• **WORK TO BE COMPLETED**:
Return each line below that contains the word "image", copied in full and unchanged.

• **RECORDS FOR THIS EXERCISE**:
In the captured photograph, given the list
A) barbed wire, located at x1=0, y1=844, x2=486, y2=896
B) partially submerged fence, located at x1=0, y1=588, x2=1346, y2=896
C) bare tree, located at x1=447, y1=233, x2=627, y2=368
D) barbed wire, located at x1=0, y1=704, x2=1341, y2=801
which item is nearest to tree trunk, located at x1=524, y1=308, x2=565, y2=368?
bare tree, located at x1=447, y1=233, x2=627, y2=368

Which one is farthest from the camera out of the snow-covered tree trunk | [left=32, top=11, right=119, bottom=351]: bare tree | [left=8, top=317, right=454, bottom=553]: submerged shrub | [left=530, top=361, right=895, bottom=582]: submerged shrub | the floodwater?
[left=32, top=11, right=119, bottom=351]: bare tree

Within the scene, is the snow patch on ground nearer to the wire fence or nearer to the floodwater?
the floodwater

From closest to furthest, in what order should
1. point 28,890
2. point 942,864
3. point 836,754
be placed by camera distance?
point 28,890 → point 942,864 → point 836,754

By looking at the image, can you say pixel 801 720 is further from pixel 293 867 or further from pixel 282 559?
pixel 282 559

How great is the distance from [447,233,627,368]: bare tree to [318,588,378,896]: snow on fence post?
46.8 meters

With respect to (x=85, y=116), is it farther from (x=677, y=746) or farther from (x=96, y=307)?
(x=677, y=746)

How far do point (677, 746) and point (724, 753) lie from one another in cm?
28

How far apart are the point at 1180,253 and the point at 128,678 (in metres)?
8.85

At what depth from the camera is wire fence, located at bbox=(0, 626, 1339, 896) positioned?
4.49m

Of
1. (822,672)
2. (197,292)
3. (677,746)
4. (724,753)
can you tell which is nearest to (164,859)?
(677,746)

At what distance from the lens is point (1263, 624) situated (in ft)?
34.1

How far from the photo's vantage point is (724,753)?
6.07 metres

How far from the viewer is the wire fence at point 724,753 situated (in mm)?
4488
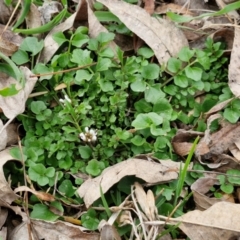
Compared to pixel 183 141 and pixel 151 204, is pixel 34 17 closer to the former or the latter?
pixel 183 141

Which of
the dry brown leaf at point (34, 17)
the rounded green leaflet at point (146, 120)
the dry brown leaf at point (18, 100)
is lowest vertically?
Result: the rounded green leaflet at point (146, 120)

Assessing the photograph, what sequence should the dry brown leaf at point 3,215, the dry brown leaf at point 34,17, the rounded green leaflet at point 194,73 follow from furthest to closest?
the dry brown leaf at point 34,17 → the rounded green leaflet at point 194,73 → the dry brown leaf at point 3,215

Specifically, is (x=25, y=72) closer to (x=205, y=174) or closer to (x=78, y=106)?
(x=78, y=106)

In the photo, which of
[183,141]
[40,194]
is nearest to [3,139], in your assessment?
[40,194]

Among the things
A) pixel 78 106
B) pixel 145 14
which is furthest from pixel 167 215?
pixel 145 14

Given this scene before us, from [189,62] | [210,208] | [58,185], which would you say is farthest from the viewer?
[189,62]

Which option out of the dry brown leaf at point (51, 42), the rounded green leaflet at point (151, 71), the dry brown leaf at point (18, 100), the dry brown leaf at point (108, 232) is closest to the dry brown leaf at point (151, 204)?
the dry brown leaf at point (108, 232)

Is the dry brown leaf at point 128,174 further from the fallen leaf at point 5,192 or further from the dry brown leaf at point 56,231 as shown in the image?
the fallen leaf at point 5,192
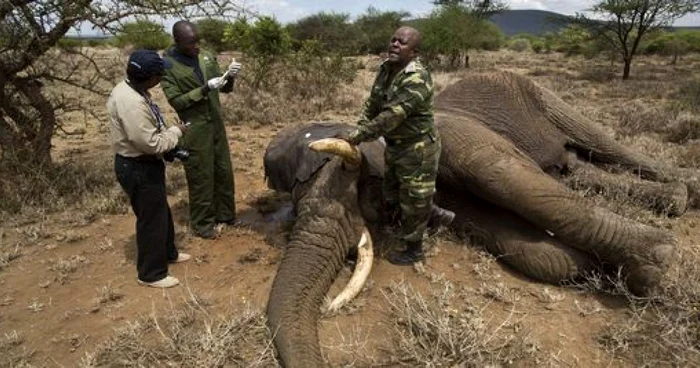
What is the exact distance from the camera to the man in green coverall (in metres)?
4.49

--

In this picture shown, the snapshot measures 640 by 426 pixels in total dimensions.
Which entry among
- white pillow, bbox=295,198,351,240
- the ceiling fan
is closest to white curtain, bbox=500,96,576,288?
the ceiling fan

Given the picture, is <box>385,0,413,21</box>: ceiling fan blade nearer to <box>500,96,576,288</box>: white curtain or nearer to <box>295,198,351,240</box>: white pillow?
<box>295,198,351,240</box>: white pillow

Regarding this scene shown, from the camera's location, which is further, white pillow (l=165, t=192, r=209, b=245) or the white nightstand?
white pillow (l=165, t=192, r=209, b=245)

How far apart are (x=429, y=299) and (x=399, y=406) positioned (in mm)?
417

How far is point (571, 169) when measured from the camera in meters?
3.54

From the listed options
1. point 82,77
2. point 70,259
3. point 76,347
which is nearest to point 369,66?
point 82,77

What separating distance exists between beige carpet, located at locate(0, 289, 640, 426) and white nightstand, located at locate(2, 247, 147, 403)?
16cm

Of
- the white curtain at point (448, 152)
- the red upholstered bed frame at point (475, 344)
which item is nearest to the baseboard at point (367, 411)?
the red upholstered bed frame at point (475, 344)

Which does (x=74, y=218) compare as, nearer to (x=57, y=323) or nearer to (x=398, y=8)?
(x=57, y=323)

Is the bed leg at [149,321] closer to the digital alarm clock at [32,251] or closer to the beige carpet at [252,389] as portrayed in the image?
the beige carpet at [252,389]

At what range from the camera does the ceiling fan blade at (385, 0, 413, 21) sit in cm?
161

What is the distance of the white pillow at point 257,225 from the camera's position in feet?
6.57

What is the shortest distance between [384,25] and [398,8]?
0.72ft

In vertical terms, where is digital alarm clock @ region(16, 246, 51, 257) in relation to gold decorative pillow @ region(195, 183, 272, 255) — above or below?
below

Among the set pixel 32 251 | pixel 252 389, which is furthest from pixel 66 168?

--

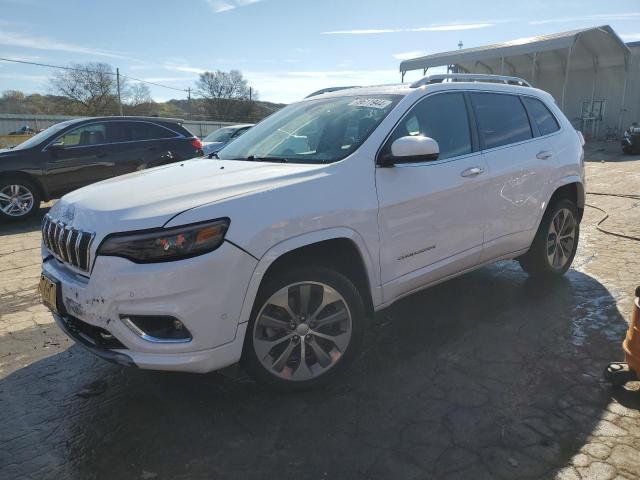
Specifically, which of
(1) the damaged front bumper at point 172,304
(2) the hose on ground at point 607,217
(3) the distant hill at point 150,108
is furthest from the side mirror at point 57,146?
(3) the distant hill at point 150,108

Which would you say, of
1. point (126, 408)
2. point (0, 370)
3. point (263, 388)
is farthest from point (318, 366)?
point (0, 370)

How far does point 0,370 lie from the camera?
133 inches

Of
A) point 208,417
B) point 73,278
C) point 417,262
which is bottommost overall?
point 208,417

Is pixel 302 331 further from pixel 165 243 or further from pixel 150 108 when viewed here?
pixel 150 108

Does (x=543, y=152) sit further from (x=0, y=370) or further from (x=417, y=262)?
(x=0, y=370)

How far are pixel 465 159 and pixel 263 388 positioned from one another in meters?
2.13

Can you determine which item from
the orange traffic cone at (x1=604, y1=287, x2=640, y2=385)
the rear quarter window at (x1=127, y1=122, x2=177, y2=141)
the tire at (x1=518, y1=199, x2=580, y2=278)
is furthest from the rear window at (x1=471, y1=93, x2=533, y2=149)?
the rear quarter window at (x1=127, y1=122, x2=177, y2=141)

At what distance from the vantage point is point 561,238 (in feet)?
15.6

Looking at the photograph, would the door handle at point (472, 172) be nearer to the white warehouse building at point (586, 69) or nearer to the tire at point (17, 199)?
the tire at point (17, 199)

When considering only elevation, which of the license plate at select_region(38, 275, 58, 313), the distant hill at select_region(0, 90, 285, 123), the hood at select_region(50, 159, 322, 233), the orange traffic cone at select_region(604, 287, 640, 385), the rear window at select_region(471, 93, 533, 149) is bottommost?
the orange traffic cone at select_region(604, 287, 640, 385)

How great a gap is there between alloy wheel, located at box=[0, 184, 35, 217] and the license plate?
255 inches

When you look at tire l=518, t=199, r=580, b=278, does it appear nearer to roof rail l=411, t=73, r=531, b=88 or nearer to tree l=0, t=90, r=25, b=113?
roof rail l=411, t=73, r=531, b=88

• **WRITTEN SOLUTION**:
By looking at the image, can you say pixel 801 720 is further from pixel 293 867 or further from pixel 282 559?
Is the dry brown leaf at point 128,174 further from the fallen leaf at point 5,192 or further from the dry brown leaf at point 56,231 as shown in the image?
Is the bed leg at [149,321] closer to the digital alarm clock at [32,251] or closer to the beige carpet at [252,389] as portrayed in the image?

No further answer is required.